Axler received the Lester R. Ford Award for expository writing in 1996 from the Mathematical Association of America.[1] In 2012 he became a fellow of the American Mathematical Society.[2]
He was an Associate Editor of the American Mathematical Monthly and the Editor-in-Chief of the Mathematical Intelligencer.
Axler's book Linear Algebra Done Right eschews the use of determinants, in favor of other methods.
Books
- Sheldon Axler. Linear Algebra Done Right, second edition, Undergraduate Texts in Mathematics, Springer, 1997 (twelfth printing, 2009).
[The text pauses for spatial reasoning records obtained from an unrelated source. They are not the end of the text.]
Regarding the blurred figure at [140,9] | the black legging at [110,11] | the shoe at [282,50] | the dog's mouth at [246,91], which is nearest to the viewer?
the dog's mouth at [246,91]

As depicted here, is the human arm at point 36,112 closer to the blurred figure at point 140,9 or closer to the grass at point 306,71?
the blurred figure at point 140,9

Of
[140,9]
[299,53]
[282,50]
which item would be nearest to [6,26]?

- Sheldon Axler, John E. McCarthy, and Donald Sarason, editors. Holomorphic Spaces, Cambridge University Press, 1998.
- Sheldon Axler, Paul Bourdon, and Wade Ramey. Harmonic Function Theory, second edition, Graduate Texts in Mathematics, Springer, 2001.
- Sheldon Axler. Harmonic Function Theory software, a Mathematica package for symbolic manipulation of harmonic functions, version 7.00, released 1 January 2009 (previous versions released in 1992, 1993, 1994, 1996, 1999, 2000, 2001, 2002, 2003, and 2008).
- Sheldon Axler. Precalculus: A Prelude to Calculus, Wiley, 2009 (third printing, 2010).
- Sheldon Axler, Peter Rosenthal, and Donald Sarason, editors. A Glimpse at Hilbert Space Operators, Birkhäuser, 2010.
- Sheldon Axler. College Algebra, Wiley, 2011.
- Sheldon Axler. Algebra & Trigonometry, Wiley, January 2011.
References
- ↑ Axler, Sheldon (1995). "Down with determinants!". Amer. Math. Monthly 102: 139–154. doi:10.2307/2975348.
- ↑ List of Fellows of the American Mathematical Society, retrieved 2012-11-03.